§ Фрагмент источника
• • • • • • •

Подземный мир, как бессознательное, всегда «символически женский»
Символизм Ужасной Богини в Меланезии
В совершенно ином месте, далеко от центров древней средиземноморской и нордической культур, на меланезийской острове Малекула, одном из Новых Гибрид, мы находим тот же ужасный элементарный тип, что и в Европе. Здесь ритуал инициации по исполнении пятнадцати лет сохранил изначальный характер, который еще не трансформировался в систематизированную и усложненную религию. На Малекуле мир западной доисторической и ранней исторической культуры каменного века можно наблюдать в живых обрядах.
Из обширного материала, который Джон Лайярд¹ собрал и истолковал, мы воспользуемся только тем, что он говорит об Ужасной Богине и роли, которую она играет в жизни этих людей. Обряд, который принял патриархальный оттенок, вращается вокруг борьбы группы с духом-охранителем, который противостоит богу света. Сегодня этот бог света играет важную роль, но только в последние годы он принял нынешнее значение².
Дух-охранитель или женского или неопределенного пола, но его ужасный, женско-матриархальный характер в любом случае очевиден. Его уроборическая бисексуальность объясняется смесью с разрушительной силой Женского, которое на «поздней» стадии часто изображается мужским. Характерно, что этот пожирающий дух-охранитель представляет гнев предков. И эти предки ни кто иные, как «мужские представители материнской линии... брат матери, брат матери матери»³ и так далее; иным словами, это матриархальные предки, а дух-охранитель – это злая маскулинная сторона матриархальной женщины, в точности соответствующая связи Сета, брата матери, с Исидой, которую мы обсуждали в другом месте⁴. Имя этих ужасных созданий – Ле-хев-хев, что означает «То, что приводит нас к Этому, чтобы Это пожрало нас»⁵.

• • • • • • •

§ Исходные записи

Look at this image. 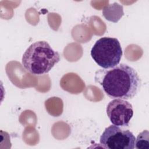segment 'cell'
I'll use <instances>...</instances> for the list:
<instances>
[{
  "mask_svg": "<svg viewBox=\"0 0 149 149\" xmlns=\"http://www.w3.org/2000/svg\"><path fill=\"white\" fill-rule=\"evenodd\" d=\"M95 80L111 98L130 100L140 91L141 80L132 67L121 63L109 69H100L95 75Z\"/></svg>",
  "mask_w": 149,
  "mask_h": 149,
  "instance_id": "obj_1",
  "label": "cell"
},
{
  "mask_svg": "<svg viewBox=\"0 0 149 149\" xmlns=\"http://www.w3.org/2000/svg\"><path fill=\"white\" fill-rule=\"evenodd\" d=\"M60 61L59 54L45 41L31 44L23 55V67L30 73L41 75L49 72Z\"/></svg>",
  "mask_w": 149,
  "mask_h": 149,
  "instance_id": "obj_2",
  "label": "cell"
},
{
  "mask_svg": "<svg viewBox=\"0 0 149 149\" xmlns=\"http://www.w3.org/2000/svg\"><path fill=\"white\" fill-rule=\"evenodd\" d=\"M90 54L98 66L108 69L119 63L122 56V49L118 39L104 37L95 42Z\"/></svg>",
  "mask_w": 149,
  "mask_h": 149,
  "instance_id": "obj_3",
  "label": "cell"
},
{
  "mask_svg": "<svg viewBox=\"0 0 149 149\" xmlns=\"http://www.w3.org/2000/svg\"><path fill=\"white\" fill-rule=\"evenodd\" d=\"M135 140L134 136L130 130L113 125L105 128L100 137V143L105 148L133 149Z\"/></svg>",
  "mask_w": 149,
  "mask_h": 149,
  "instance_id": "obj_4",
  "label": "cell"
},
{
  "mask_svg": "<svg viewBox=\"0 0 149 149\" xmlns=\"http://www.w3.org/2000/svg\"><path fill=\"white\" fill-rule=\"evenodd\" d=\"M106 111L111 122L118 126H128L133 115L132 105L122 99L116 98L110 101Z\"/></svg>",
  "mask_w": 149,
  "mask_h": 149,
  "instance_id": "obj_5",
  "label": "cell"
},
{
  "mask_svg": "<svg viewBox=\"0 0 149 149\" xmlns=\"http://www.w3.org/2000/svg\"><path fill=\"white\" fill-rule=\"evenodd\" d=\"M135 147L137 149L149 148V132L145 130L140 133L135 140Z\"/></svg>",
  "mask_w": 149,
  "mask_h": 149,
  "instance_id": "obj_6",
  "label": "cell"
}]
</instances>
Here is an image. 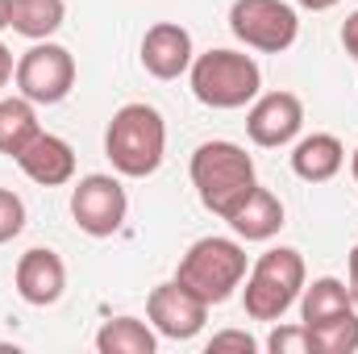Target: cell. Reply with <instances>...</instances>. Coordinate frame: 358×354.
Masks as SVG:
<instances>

• • • • • • •

§ Задание
Продолжите текст об Ужасной Богине на острове Малекула, начав сразу после его последнего предложения.

§ Итоговый ответ
Это чудовище принадлежит к подземному миру, пещере, символу изначальной земли мертвых⁶, и представляет собой «разрушающее влияние могилы»⁷. Обряды, как показывает Лайярд, изображают борьбу за достижение маскулинным принципом света-солнца-сознания, с которыми отождествляет себя мужская группа, против разрушительной силы этого женско-негативного чудовища. Здесь мужской бог света и небес снова символизирует «сознательное стремление», «стремление... забираться все выше и выше»⁸. По этой причине этим божествам и психическим тенденциями, которые они представляют, принадлежит символ лестницы, и это верно как для Осириса⁹, так и для малекуланского бога света¹⁰. Множество возвышенных монументов, от ступенчатых башен Шумера и Мексики до Боробудура на Яве, все они связаны с устремленностью в небеса преимущественно мужского духа.
Для обитателей Малекулы чудовище Ле-хев-хев представляет «бессознательные страхи», «страх... быть поглощенным первобытной силой, от которой он [первобытный человек] с такими усилиями избавлялся и перед которой с такой постоянной тревогой боится снова пасть»¹¹.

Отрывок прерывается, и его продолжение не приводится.